Fabrication and Photocatalysis Application of Nanoporous Anodic Alumina Formed at Relatively High Temperature
Chen-Kuei Chung* and Chin-An Ku
Department of Mechanical Engineering, National Cheng Kung University, Taiwan
Submission: January 31, 2022; Published: February 10, 2022
*Corresponding author: Chen-Kuei Chung, Department of Mechanical Engineering, National Cheng Kung University, Taiwan
How to cite this article: Chung CK, Ku CA. Fabrication and Photocatalysis Application of Nanoporous Anodic Alumina Formed at Relatively High Temperature. Ann Rev Resear. 2022; 7(1): 555705. DOI: 10.19080/ARR.2022.07.555705
Abstract
The nanoporous anodic aluminum oxide (AAO) is a well-known nanomaterial template that can be used for the synthesis of low-dimensional nanomaterials, as a free-standing membrane or as an etching mask for pattern transfer for various applications. Two-step potentiostatic direct-current anodization (DCA) from high-purity aluminum (Al, ≥99.99%) at low temperature (0-10°C) to avoid Joule-heat enhanced dissolution effect is commonly used for fabricating the AAO template. In contrast, an hybrid pulse anodization (HPA) consisting of the normal-positive and small negative voltages is an effective method to diminish the Joule heating for synthesizing AAO even from the cheap low-purity (≤99.5%) Al foil at a relatively high temperature (HT) of 20-25°C. The pore structure quality of AAO using HPA is better than that using DCA at relatively high temperature due to its effective cooling. The HPA-HT AAO may also be synthesized from the Al coating on high-roughness substrate for more effective surface area to enhance TiO2 photocatalysis performance. The HPA has advantages not only in manufacturing convenience but also for enhancing pore characteristics of AAO at harsh conditions of cheap low-purity Al foils and relatively high temperature for more possibility of application.

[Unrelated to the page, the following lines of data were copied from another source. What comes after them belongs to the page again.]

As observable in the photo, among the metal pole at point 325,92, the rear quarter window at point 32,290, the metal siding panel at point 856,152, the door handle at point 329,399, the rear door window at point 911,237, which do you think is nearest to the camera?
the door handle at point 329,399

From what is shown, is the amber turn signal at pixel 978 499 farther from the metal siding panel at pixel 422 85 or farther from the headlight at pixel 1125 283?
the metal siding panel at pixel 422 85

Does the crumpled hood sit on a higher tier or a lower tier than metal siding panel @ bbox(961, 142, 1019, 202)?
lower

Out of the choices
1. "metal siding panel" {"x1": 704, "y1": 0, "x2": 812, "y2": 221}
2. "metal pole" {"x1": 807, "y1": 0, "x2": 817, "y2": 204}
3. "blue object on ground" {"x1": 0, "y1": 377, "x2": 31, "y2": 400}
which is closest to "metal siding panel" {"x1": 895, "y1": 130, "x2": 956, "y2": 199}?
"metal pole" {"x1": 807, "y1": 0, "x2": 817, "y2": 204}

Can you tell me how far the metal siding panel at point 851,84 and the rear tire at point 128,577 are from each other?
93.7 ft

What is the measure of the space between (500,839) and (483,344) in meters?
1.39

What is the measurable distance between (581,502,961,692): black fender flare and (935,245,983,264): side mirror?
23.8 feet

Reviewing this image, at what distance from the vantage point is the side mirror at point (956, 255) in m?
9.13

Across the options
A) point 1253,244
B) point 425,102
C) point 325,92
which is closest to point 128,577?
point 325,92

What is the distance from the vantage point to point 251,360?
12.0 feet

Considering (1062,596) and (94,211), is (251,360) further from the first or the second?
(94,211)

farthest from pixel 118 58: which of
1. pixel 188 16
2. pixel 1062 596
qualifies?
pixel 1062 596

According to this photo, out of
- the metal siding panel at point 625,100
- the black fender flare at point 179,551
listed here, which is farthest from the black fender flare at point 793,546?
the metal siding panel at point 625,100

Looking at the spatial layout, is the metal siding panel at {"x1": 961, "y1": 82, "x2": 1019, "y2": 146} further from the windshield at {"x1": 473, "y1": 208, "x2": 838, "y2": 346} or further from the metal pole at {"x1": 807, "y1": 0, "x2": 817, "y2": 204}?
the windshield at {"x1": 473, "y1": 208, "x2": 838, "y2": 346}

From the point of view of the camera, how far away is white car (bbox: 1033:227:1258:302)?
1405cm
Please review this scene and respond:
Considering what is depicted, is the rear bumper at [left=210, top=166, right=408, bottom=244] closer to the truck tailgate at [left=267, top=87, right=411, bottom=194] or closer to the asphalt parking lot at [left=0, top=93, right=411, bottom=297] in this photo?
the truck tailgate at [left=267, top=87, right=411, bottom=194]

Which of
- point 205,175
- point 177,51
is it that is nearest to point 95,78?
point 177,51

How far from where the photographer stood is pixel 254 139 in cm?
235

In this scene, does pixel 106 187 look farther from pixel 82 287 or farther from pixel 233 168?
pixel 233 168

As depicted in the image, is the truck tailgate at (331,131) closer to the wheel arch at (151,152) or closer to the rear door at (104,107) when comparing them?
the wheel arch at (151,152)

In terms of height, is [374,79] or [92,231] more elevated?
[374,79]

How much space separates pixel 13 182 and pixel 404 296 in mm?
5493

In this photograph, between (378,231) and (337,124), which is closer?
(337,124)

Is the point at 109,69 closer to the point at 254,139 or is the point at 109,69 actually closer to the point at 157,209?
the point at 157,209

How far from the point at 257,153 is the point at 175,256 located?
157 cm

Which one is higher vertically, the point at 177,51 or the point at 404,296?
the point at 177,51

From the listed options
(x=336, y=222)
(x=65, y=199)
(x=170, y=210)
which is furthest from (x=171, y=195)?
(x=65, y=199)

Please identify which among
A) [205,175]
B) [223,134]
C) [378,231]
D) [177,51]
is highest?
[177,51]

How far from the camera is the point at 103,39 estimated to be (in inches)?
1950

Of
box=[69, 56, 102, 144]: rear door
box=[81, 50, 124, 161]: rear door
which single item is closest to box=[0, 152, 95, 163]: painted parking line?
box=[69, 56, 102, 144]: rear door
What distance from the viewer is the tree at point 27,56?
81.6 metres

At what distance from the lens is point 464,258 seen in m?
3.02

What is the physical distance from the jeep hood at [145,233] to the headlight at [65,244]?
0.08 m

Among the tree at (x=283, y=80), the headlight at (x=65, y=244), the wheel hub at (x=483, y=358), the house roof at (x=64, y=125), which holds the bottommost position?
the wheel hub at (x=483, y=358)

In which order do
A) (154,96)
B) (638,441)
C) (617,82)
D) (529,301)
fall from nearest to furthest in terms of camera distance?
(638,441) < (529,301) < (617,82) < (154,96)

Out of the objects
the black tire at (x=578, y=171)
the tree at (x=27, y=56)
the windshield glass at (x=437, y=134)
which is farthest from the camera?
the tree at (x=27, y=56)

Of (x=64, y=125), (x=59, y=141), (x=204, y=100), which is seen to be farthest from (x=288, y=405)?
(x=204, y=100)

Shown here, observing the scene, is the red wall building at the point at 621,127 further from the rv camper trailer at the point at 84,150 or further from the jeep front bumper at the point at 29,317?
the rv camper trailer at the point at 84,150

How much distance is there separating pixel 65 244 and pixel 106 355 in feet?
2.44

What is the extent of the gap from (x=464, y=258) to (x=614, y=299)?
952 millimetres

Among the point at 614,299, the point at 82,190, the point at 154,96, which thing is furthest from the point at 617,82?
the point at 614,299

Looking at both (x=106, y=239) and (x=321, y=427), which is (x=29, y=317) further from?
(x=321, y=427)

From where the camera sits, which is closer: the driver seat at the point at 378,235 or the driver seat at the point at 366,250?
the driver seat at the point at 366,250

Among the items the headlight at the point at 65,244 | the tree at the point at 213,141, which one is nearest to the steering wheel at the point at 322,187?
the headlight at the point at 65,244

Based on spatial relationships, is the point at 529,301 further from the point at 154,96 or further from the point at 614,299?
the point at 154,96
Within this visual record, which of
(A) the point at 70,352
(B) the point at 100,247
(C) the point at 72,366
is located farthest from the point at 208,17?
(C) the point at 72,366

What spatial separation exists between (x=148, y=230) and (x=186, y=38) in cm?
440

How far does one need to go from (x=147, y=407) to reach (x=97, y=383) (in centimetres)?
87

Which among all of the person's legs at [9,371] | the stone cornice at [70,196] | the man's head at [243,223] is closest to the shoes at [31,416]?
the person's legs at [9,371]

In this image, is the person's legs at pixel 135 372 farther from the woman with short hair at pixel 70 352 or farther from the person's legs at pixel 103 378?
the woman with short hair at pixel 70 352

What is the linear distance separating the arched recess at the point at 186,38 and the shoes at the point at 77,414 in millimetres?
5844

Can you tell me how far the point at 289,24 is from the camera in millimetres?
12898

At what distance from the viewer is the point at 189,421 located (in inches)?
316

Keywords: Nanoporous alumina; AAO; Anodization; Purity; Temperature; Photocatalysi
Abbreviations: AAO: Anodic aluminum oxide; DCA: Direct-current anodization; HPA: Hybrid pulse anodization; HT: High temperature; Dp: Pore diameter; Dint: Interpore distance; w: Wall thickness; tb: Barrier thickness; t: AAO thickness; E: Potential difference; I: Corresponding current; PA: Pulse anodization
Introduction
The nanostructured materials with much enhanced physical and chemical properties compared to the bulk ones have attracted much research over these decades. A popular example is the lotus effect that has self-cleaning properties due to the super-hydrophobic property of the leaf with nanostructured surface. The nanoporous anodic aluminum oxide (AAO) material is a significant template that is used for the synthesis of 1D-2D nanomaterials, as a free-standing membrane for filters or as an etching mask for pattern transfer on a desired material in different categories of application. Compared with the porous polymer template i.e., polycarbonate or polystyrene [1,2], AAO has advantages of nanoscale pores, self-organization, controllable pore size and thermal stability [3,4]. Conventional AAO templates are synthesized using two-step direct current anodization (DCA) at low temperature (0-10°C) to avoid dissolution effect. On the contrary, an effective method of hybrid pulse anodization (HPA) with normal-positive and small negative voltages is practical for AAO synthesis at a relatively high temperature of 20-25°C for enhancing performance of AAO structure from the cheap low-purity (≤99.5%), costly high-purity (≥99.99%) aluminum foils and the Al coating on the desired substrates [5-7]. The schematic overview of the process parameter dependent pore geometry and morphology of AAO is shown in Figure 1. The imporatnt factors of pore geometry includes the pore diameter (Dp), interpore distance (Dint), pore wall thickness (w), barrier thickness (tb) and AAO thickness (t) those are linked to diffeernt application. The fabrication parameters like the Al purity, applied voltage, operation temperature, electrolyte content & concentration and time are related to the pore geometry and profile of AAO.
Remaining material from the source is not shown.